Em um post de dezembro de 2008, comentei uma notícia acerca da investigação conduzida contra Daniel Dantas, em que se anunciava que o FBI iria ajudar a polícia brasileira a quebrar a criptografia de discos apreendidos em seu apartamento. Não havia notícia, até então, sobre o modo como tais arquivos haviam sido criptografados, se usando criptografia de boa ou má qualidade, ou qual produto. Mas, desde aquele momento, adiantei que, se usada boa criptografia, feita por produtos que não tenham "portas traseiras", os arquivos seriam potencialmente indecifráveis.
Em junho último, a imprensa noticiou (aqui ou aqui) que o FBI devolveu os HDs ao Brasil, sem sucesso. Segundo informado, os discos estão cifrados com o Truecrypt... hum... parece que é mesmo um osso duro de roer!
O Truecrypt é um software de criptografia de código aberto, qualidade que é normalmente incompatível com portas traseiras (pois poderiam ser descobertas por quem examinasse o código).

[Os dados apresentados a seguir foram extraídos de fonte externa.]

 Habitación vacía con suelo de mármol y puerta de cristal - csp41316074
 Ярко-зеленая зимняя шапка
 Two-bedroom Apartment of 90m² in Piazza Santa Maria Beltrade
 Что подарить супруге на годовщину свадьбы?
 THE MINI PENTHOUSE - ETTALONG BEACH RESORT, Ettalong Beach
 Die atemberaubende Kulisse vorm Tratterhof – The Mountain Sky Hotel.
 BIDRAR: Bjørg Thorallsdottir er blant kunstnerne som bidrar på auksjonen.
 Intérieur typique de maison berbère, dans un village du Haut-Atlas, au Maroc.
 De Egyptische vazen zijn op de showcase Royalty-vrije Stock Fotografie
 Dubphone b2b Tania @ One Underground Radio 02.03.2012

Nem quem produz o programa tem condições de abrir arquivos cifrados com ele. Na verdade, qualquer um com conhecimento bastante em criptografia ou criptoanálise teria as mesmas possibilidades de quebrar o cifrado que o autor do software, já que todas as instruções do programa - sua maneira de operar, portanto - são públicas. E essa chance é próxima de zero. E só quem cifrou tem a senha, não há uma "chave-mestra" (o que seria uma das possíveis formas de "porta traseira").
Já experimentei o Truecrypt. Tenho-o instalado aqui... É um software bastante respeitado no universo de segurança da informação. Ele cria discos virtuais criptografados. Daí, "abre-se" o disco, salva-se o que quiser nele, como se fosse um disco comum, e uma vez fechado é um bloco intransponível a quem não tiver a senha de acesso.

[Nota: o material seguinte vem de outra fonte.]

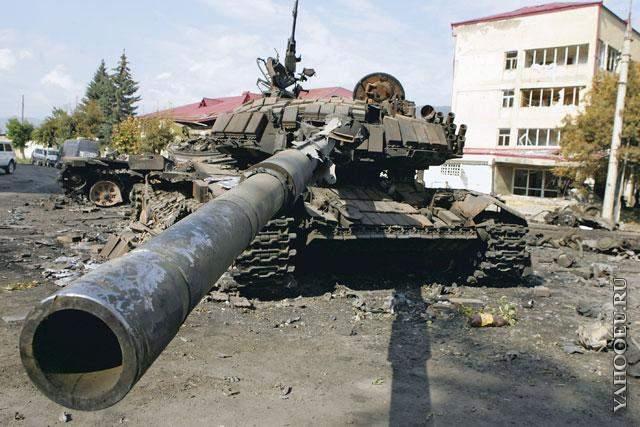 Подбитый танк2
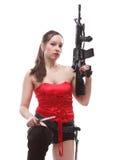 Девушка держа винтовку islated на белой предпосылке Стоковое фото RF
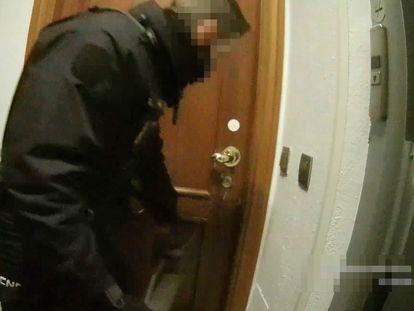 Imagen de la actuación policial en una vivienda de la calle Lagasca de Madrid por una fiesta ilegal que también está siendo investigada.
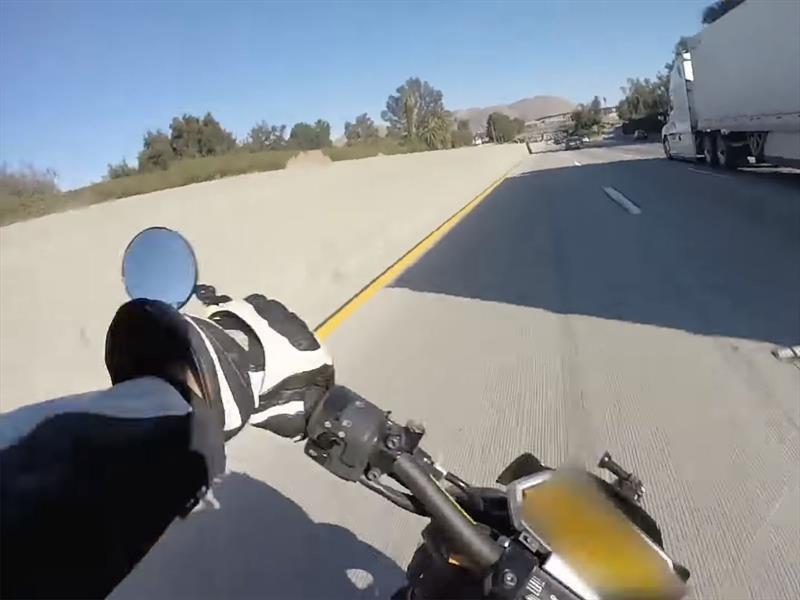 Video: El motociclista con más suerte del mundo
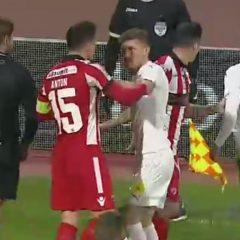 VIDEO: Și-au spus cuvinte grele! Clinci jenant între bistrițenii Sănmărtean și Anton, adversari în Liga 1!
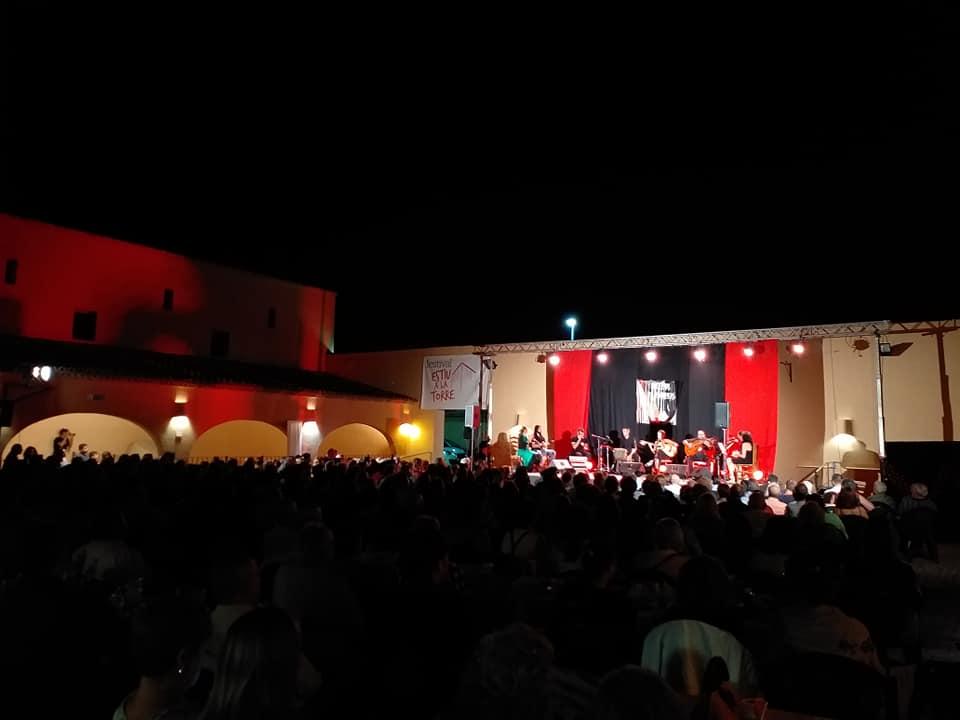En los meses de junio, julio y agosto, l'Eliana ha albergado 12 espectáculos musicales y 26 películas de gran renombre
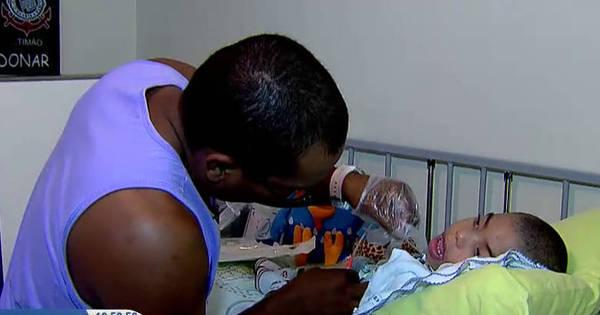 Pedreiro quase cego se torna enfermeiro para cuidar do filho ...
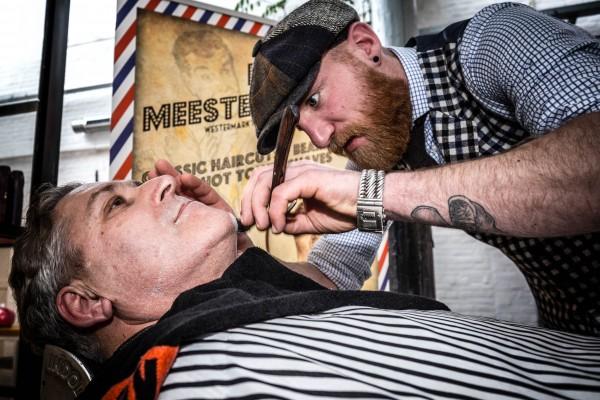 Henk Krol (50Plus) bezoekt een barbier in Tilburg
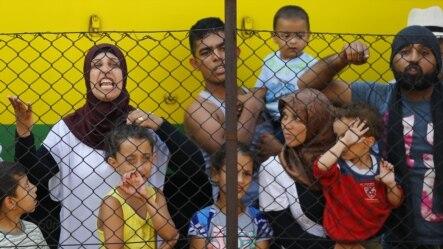 移民在匈牙利的火车站抗议(2015年9月4日)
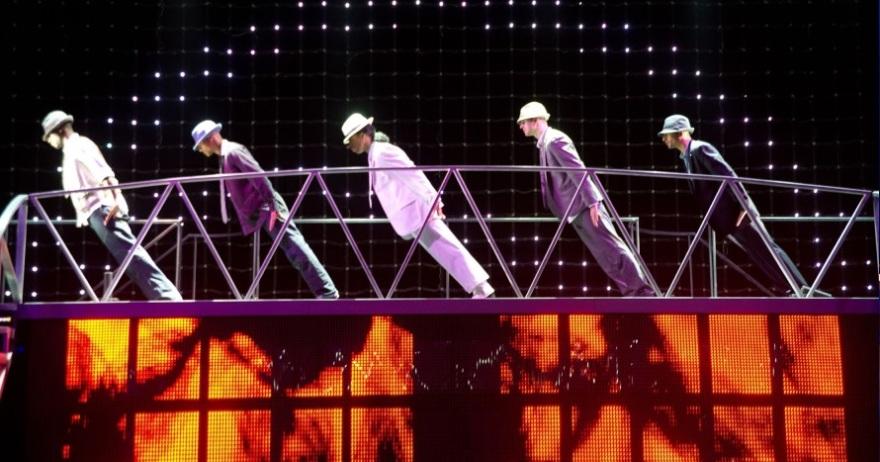 Un show espectacular con las grandes coreograf�as de Jackson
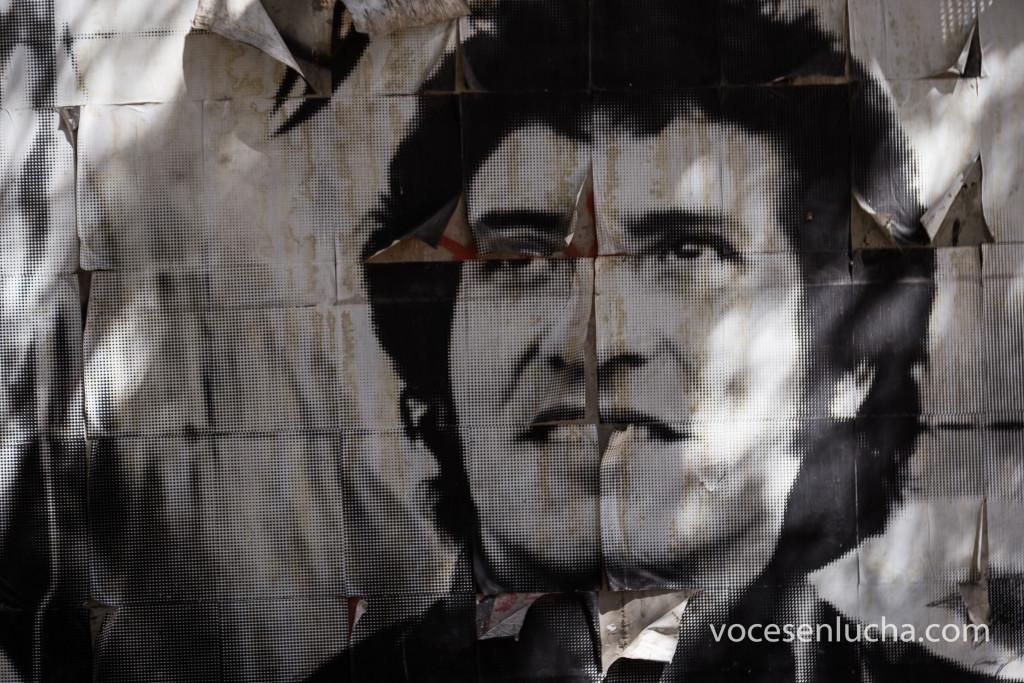 Mural de Víctor Jara en papel pegado sobre una pared de Santiago de Chile. ENLACE A CHILE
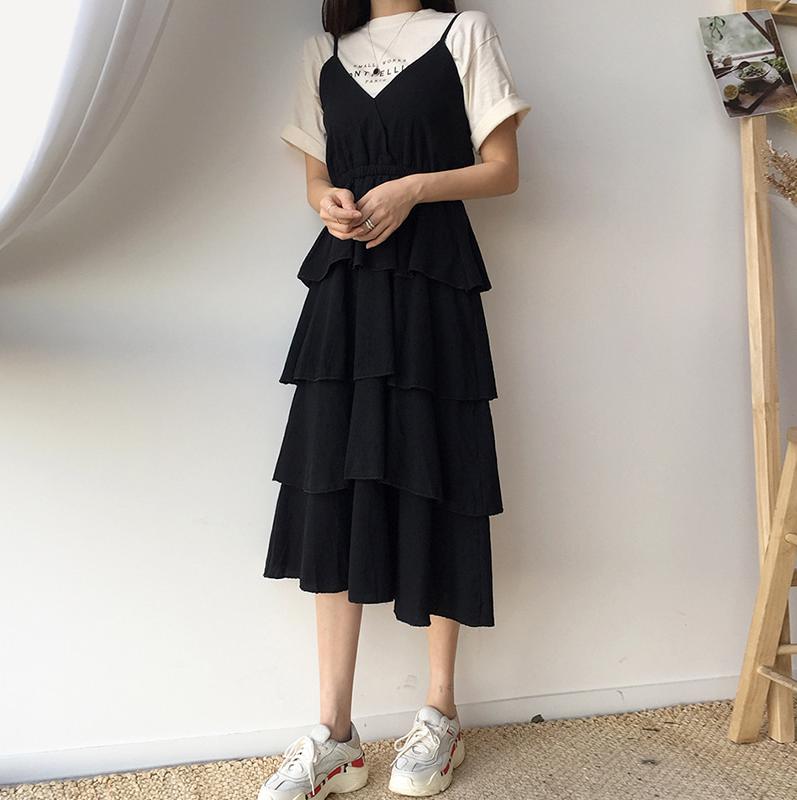 5b80479b0e6 Купить женщины 2019 новый волна строп торт маленькое черное платье бедро v  воротник очень бессмертный из франция небольшой многие платье супер в ...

Além disso, o Truecrypt fornece um recurso extremamente complicado para quem pretenda obrigar o "dono" do cifrado a abri-lo (seja por coação legal, supostamente "boa" se não estivermos falando de uma ditadura, seja por coação física ou moral feita por um criminoso): ele cria - ou não, pois isso é um recurso opcional - um disco virtual cifrado dentro de outro disco virtual cifrado, cada um com uma senha diferente. Como se fosse uma caixa dentro de uma caixa. Se usada a senha da "caixa" externa, ele a abre, sem dar indícios de que há uma "caixa" criptografada dentro dela (pois o disco interno, cifrado, é indistinguível de dados aleatórios do espaço não ocupado da "caixa" externa). É possível, então, deixar ali arquivos não tão importantes, como se esses fossem o objeto da proteção. Aparentemente, é impossível provar que há outro cifrado dentro do cifrado. É impossível provar se o usuário usou ou não usou esse recurso da "caixa dentro da caixa". Coagido - legal ou ilegalmente - a fornecer a senha, o usuário pode simplesmente entregar a senha do cifrado externo.

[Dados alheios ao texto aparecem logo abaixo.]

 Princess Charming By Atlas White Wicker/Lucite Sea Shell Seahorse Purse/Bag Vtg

Por sua vez, se usada a senha da "caixa" interna, o Truecrypt a abre diretamente.
Conforme eu disse naquele post de 2008, se a criptografia fosse mesmo boa, como parece ser o caso, só restaria tentar um ataque de força bruta sobre a senha de acesso e tentar experimentar alguns zilhões de possibilidades. Pelo que dizem as reportagens, foi o que o FBI tentou fazer, sem sucesso, por meses a fio. Tentaram um ataque de "dicionário", isto é, de posse de um arquivo com algumas muitas e muitas palavras possíveis, experimentaram todas para ver se acertavam a senha. Se a senha fosse algo tolo, como um nome próprio, ou palavra regular de um idioma, possivelmente o FBI teria conseguido decifrar os arquivos após alguns meses de trabalho. De nada adianta a matemática ser boa se o usuário escolhe uma senha fraca...
Mas, se a senha for grande e formada por caracteres aleatórios, e memorizada pelo "dono" do cifrado, fica realmente muito difícil quebrar a proteção. Pelo visto, é o que acontece com os arquivos de Dantas...
Nessa altura dos acontecimentos, acho que o Governo deveria contratá-lo, como consultor de segurança da Receita Federal. Pelo visto, ele sabe bem como proteger um segredo!